▶ [MATERIAL PROVIDED]:

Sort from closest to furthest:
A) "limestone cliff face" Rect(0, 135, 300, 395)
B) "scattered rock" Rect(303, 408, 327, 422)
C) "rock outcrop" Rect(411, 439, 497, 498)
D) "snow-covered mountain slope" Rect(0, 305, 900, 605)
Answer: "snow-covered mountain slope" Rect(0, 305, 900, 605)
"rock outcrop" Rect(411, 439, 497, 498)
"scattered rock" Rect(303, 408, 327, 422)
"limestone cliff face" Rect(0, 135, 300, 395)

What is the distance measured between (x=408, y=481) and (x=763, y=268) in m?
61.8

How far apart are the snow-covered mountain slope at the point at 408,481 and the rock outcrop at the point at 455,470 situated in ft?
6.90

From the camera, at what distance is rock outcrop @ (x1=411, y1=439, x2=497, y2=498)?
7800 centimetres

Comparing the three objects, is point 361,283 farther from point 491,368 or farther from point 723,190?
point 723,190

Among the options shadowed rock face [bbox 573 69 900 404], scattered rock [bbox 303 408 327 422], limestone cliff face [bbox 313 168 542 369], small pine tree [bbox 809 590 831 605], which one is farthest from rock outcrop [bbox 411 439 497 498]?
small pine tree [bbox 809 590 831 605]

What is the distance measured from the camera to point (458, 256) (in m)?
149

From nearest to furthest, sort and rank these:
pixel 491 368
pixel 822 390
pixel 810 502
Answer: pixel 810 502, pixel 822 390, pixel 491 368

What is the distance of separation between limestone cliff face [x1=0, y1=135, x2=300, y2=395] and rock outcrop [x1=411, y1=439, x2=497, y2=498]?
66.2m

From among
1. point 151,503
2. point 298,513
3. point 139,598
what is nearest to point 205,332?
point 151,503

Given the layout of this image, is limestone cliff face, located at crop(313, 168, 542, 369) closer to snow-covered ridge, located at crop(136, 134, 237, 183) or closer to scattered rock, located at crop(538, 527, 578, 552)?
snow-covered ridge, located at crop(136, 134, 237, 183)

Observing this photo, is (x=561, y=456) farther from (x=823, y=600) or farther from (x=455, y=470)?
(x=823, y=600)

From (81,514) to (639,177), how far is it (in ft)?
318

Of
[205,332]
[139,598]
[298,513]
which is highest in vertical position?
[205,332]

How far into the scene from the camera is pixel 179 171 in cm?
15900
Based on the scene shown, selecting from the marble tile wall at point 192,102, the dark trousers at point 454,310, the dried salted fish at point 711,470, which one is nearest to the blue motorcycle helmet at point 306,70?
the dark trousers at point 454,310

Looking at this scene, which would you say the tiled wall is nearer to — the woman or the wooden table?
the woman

▶ [CHALLENGE]:
Turn every line of the entries above, answers included, into a numbered list, skipping the blank lines.

▶ [THE RESULT]:
1. Sort from closest to furthest:
2. A) "limestone cliff face" Rect(0, 135, 300, 395)
3. B) "scattered rock" Rect(303, 408, 327, 422)
4. C) "rock outcrop" Rect(411, 439, 497, 498)
5. D) "snow-covered mountain slope" Rect(0, 305, 900, 605)
6. Answer: "snow-covered mountain slope" Rect(0, 305, 900, 605)
7. "rock outcrop" Rect(411, 439, 497, 498)
8. "scattered rock" Rect(303, 408, 327, 422)
9. "limestone cliff face" Rect(0, 135, 300, 395)
10. What is the distance measured between (x=408, y=481) and (x=763, y=268) in m?
11. 61.8
12. How far apart are the snow-covered mountain slope at the point at 408,481 and the rock outcrop at the point at 455,470 situated in ft?
13. 6.90
14. From the camera, at what distance is rock outcrop @ (x1=411, y1=439, x2=497, y2=498)?
15. 7800 centimetres
16. Comparing the three objects, is point 361,283 farther from point 491,368 or farther from point 723,190?
17. point 723,190
18. Among the options shadowed rock face [bbox 573 69 900 404], scattered rock [bbox 303 408 327 422], limestone cliff face [bbox 313 168 542 369], small pine tree [bbox 809 590 831 605], which one is farthest from rock outcrop [bbox 411 439 497 498]?
19. small pine tree [bbox 809 590 831 605]
20. What is the distance measured from the camera to point (458, 256) (in m)?
21. 149
22. From nearest to furthest, sort and rank these:
23. pixel 491 368
24. pixel 822 390
25. pixel 810 502
26. Answer: pixel 810 502, pixel 822 390, pixel 491 368
27. What is the distance of separation between limestone cliff face [x1=0, y1=135, x2=300, y2=395] and rock outcrop [x1=411, y1=439, x2=497, y2=498]?
28. 66.2m
29. From among
30. 1. point 151,503
31. 2. point 298,513
32. 3. point 139,598
33. what is nearest to point 205,332?
34. point 151,503
35. Given the layout of this image, is limestone cliff face, located at crop(313, 168, 542, 369) closer to snow-covered ridge, located at crop(136, 134, 237, 183) or closer to scattered rock, located at crop(538, 527, 578, 552)?
36. snow-covered ridge, located at crop(136, 134, 237, 183)
37. Observing this photo, is (x=561, y=456) farther from (x=823, y=600) or farther from (x=455, y=470)?
38. (x=823, y=600)
39. From (81,514) to (639,177), how far is it (in ft)?
40. 318
41. Of
42. [205,332]
43. [139,598]
44. [298,513]
45. which is highest in vertical position?
46. [205,332]
47. How far into the scene from the camera is pixel 179 171 in cm?
48. 15900
49. Based on the scene shown, selecting from the marble tile wall at point 192,102, the dark trousers at point 454,310, the dried salted fish at point 711,470, which one is nearest to the blue motorcycle helmet at point 306,70?
50. the dark trousers at point 454,310
51. Looking at this scene, which would you say the tiled wall is nearer to — the woman or the wooden table?
52. the woman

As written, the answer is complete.